Pengertian Manusia: Pembahasan tentang manusia, sangat luas cakupannya, mulai dari aspek biologis, psikologis, antropologis hingga metafisisnya.

Akan tetapi, manusia dalam pembahasan ini diarahkan pada konteks relasionalnya, baik antar sesama manusia maupun sesama lingkungannya.

Al-Qur’an menyebut manusia menggunakan beberapa istilah, di antaranya adalah basyar, insan dan nas.

M. Quraish Shihab menggolongkan terminologi manusia dalam al-Qur’an menjadi tiga: Pertama, term yang berasal dari akar huruf alif- nun dan sin seperti insan, ins, nas dan unas. Kedua, term basyar. Ketiga, term bani Adam atau zurriyyah Adam[1]

Pertama, kata basyar. Kata ini terdiri atas huruf ba‘, syin dan ra‘ berarti sesuatu yang tampak baik dan indah.[2]

Manusia disebut basyar karena yang tampak adalah kulitnya yang indah yang berbeda dengan binatang.[3]

Kata basyar di dalam al-Qur’an memberi referensi pada manusia bahwa ia adalah makhluk biologis yang sering dikaitkan dengan rutinitasnya, seperti makan, minum, seks, dan usaha pemenuhan kebutuhan biologisnya.

Pengertian manusia yang satu ini tersirat dalam ayat berikut:

(Orang) ini tidak lain hanyalah manusia seperti kamu, dia makan dari apa yang kamu makan,dan meminumdari apa yang kamu minum. (Al-Mukminun: 33)

Maryam berkata: “Ya Tuhanku, betapa mungkin aku mempunyai anak, padahal aku belum pernah disentuh oleh seorang laki-lakipun.” (Ali Imran: 37)

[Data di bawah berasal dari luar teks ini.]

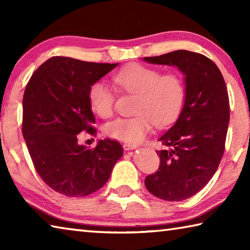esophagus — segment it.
<instances>
[{
    "label": "esophagus",
    "mask_w": 250,
    "mask_h": 250,
    "mask_svg": "<svg viewBox=\"0 0 250 250\" xmlns=\"http://www.w3.org/2000/svg\"><path fill=\"white\" fill-rule=\"evenodd\" d=\"M137 146L132 145V143H124V149L125 151H129V150H135L137 149Z\"/></svg>",
    "instance_id": "esophagus-1"
}]
</instances>
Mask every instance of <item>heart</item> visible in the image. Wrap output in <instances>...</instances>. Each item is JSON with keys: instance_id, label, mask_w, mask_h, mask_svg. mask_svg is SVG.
<instances>
[{"instance_id": "heart-1", "label": "heart", "mask_w": 250, "mask_h": 250, "mask_svg": "<svg viewBox=\"0 0 250 250\" xmlns=\"http://www.w3.org/2000/svg\"><path fill=\"white\" fill-rule=\"evenodd\" d=\"M119 89L137 95L134 113L130 118H117L104 126L109 137L128 143H139L146 137L152 125L164 126L172 124L181 112L185 100V84L180 74H161L154 67L131 64L112 75ZM92 111L100 118L113 113L115 94L104 83L96 82L88 91Z\"/></svg>"}]
</instances>
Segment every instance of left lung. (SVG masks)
<instances>
[{"instance_id": "8db88e82", "label": "left lung", "mask_w": 250, "mask_h": 250, "mask_svg": "<svg viewBox=\"0 0 250 250\" xmlns=\"http://www.w3.org/2000/svg\"><path fill=\"white\" fill-rule=\"evenodd\" d=\"M149 64L174 66L184 75L185 100L179 118L159 141V171L146 177L147 191L179 202L198 193L216 172L225 150L229 99L225 80L209 58L188 50L145 57Z\"/></svg>"}]
</instances>
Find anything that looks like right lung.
<instances>
[{"label":"right lung","instance_id":"add662e5","mask_svg":"<svg viewBox=\"0 0 250 250\" xmlns=\"http://www.w3.org/2000/svg\"><path fill=\"white\" fill-rule=\"evenodd\" d=\"M119 64L52 57L32 75L23 97V137L37 173L50 188L68 197L87 196L107 183L124 154L119 142L79 146L77 134L96 132L88 101L94 83Z\"/></svg>","mask_w":250,"mask_h":250}]
</instances>
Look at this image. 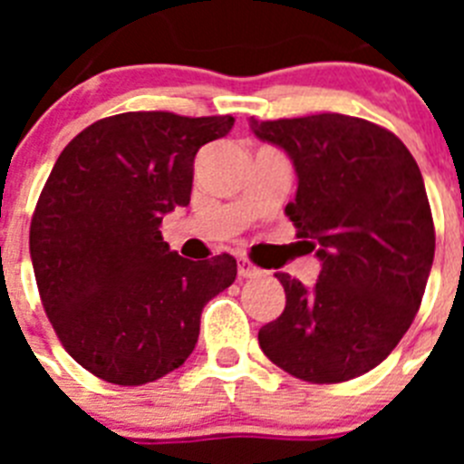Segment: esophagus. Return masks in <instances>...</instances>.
Instances as JSON below:
<instances>
[{
	"label": "esophagus",
	"mask_w": 464,
	"mask_h": 464,
	"mask_svg": "<svg viewBox=\"0 0 464 464\" xmlns=\"http://www.w3.org/2000/svg\"><path fill=\"white\" fill-rule=\"evenodd\" d=\"M260 267H256L251 260H246V257H241L239 260V276L241 278H256L260 276Z\"/></svg>",
	"instance_id": "1"
}]
</instances>
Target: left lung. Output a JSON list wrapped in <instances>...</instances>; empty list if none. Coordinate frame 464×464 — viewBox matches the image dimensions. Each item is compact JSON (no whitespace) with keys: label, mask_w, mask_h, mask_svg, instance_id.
Listing matches in <instances>:
<instances>
[{"label":"left lung","mask_w":464,"mask_h":464,"mask_svg":"<svg viewBox=\"0 0 464 464\" xmlns=\"http://www.w3.org/2000/svg\"><path fill=\"white\" fill-rule=\"evenodd\" d=\"M288 153L297 195L285 207L321 260L314 288L278 272L285 309L257 332L262 353L311 383H342L391 355L413 323L434 260L423 176L385 127L342 113L256 121Z\"/></svg>","instance_id":"8db88e82"}]
</instances>
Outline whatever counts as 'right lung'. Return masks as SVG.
I'll return each instance as SVG.
<instances>
[{
  "label": "right lung",
  "instance_id": "1",
  "mask_svg": "<svg viewBox=\"0 0 464 464\" xmlns=\"http://www.w3.org/2000/svg\"><path fill=\"white\" fill-rule=\"evenodd\" d=\"M232 116L130 111L64 146L30 225L48 321L90 374L143 385L195 351L208 299L237 278L227 253L192 262L169 251L162 216L190 204L192 162Z\"/></svg>",
  "mask_w": 464,
  "mask_h": 464
}]
</instances>
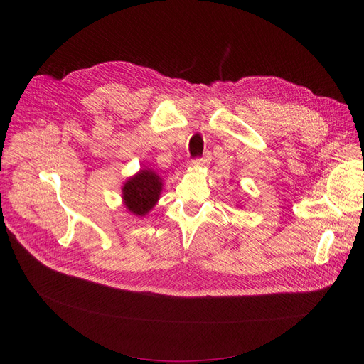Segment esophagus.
Instances as JSON below:
<instances>
[{
  "instance_id": "obj_1",
  "label": "esophagus",
  "mask_w": 364,
  "mask_h": 364,
  "mask_svg": "<svg viewBox=\"0 0 364 364\" xmlns=\"http://www.w3.org/2000/svg\"><path fill=\"white\" fill-rule=\"evenodd\" d=\"M211 159H213L211 151H206V153H205V156H203V159H200V161L198 162V165H199V166H208L209 164H211Z\"/></svg>"
}]
</instances>
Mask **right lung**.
I'll return each mask as SVG.
<instances>
[{"mask_svg": "<svg viewBox=\"0 0 364 364\" xmlns=\"http://www.w3.org/2000/svg\"><path fill=\"white\" fill-rule=\"evenodd\" d=\"M162 177L150 168H141L122 186V205L134 217H146L161 198Z\"/></svg>", "mask_w": 364, "mask_h": 364, "instance_id": "right-lung-1", "label": "right lung"}]
</instances>
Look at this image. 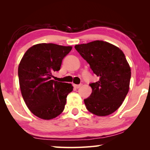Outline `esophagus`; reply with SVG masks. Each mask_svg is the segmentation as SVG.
Returning <instances> with one entry per match:
<instances>
[{"label":"esophagus","instance_id":"esophagus-1","mask_svg":"<svg viewBox=\"0 0 150 150\" xmlns=\"http://www.w3.org/2000/svg\"><path fill=\"white\" fill-rule=\"evenodd\" d=\"M81 86V85H75V84H73V87L75 88H80V87Z\"/></svg>","mask_w":150,"mask_h":150}]
</instances>
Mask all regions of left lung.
<instances>
[{
  "label": "left lung",
  "instance_id": "left-lung-1",
  "mask_svg": "<svg viewBox=\"0 0 150 150\" xmlns=\"http://www.w3.org/2000/svg\"><path fill=\"white\" fill-rule=\"evenodd\" d=\"M75 48L99 77L98 81L90 83L92 93L84 99L86 108L96 116L113 113L122 104L130 85L131 69L122 51L101 40L76 45Z\"/></svg>",
  "mask_w": 150,
  "mask_h": 150
}]
</instances>
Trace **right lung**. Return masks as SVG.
<instances>
[{"instance_id":"1","label":"right lung","mask_w":150,"mask_h":150,"mask_svg":"<svg viewBox=\"0 0 150 150\" xmlns=\"http://www.w3.org/2000/svg\"><path fill=\"white\" fill-rule=\"evenodd\" d=\"M72 47L38 44L25 53L18 66L22 97L28 108L38 117L50 120L64 110L71 84L52 80V73L60 69L62 60Z\"/></svg>"}]
</instances>
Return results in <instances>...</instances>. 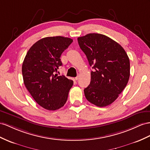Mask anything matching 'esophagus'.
<instances>
[{
  "mask_svg": "<svg viewBox=\"0 0 150 150\" xmlns=\"http://www.w3.org/2000/svg\"><path fill=\"white\" fill-rule=\"evenodd\" d=\"M79 76H79V75H78L77 76H76V77H75V80H78L79 79Z\"/></svg>",
  "mask_w": 150,
  "mask_h": 150,
  "instance_id": "esophagus-1",
  "label": "esophagus"
}]
</instances>
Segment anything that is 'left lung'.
Returning a JSON list of instances; mask_svg holds the SVG:
<instances>
[{
  "label": "left lung",
  "instance_id": "left-lung-1",
  "mask_svg": "<svg viewBox=\"0 0 150 150\" xmlns=\"http://www.w3.org/2000/svg\"><path fill=\"white\" fill-rule=\"evenodd\" d=\"M93 67L91 82L84 89L86 99L99 107L111 105L128 83L130 61L122 46L103 34L89 33L77 38Z\"/></svg>",
  "mask_w": 150,
  "mask_h": 150
}]
</instances>
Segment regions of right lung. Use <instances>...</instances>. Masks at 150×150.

Kedua, kata insan. Kata ini di dalam al-Qur’an dapat dikelompokkan menjadi tiga kategori, yaitu:

  • kata insan yang dikontekskan dengan kata khalifah (pemikul amanah) yang diberi ilmu, diajari dengan pena, al-Qur’an dan al-bayan. Ketika manusia telah mengetahui sesuatu, ia wajib menggunakan inisiatif moral insaninya untuk menciptakan tatanan yang baik; [4]
  • kata insan yang dikaitkan dengan predisposisi negatif, bahwa manusia cenderung lalim (zalam), ingkar (kufr), tergesa-gesa (‘ajul), bakhil (qatur), bodoh (jahul), membantah (jadal), gelisah dan enggan menolong, tidak berterimakasih (kanud), melampaui batas (tagha) dan mengingkari hari akhir;
  • kata insan yang dikaitkan dengan proses penciptaannya, bahwa manusia diciptakan dari tanah liat, saripati tanah dan tanah. Dalam term ini, al-Qur’an menjelaskan proses kejadian manusia sama dengan term basyar, di dalamnya terpadu antara unsur basyari dan insani yang seimbang dan proporsional. Secara umum, kata insan menunjuk sifat pasikologis dan spiritual manusia.[5]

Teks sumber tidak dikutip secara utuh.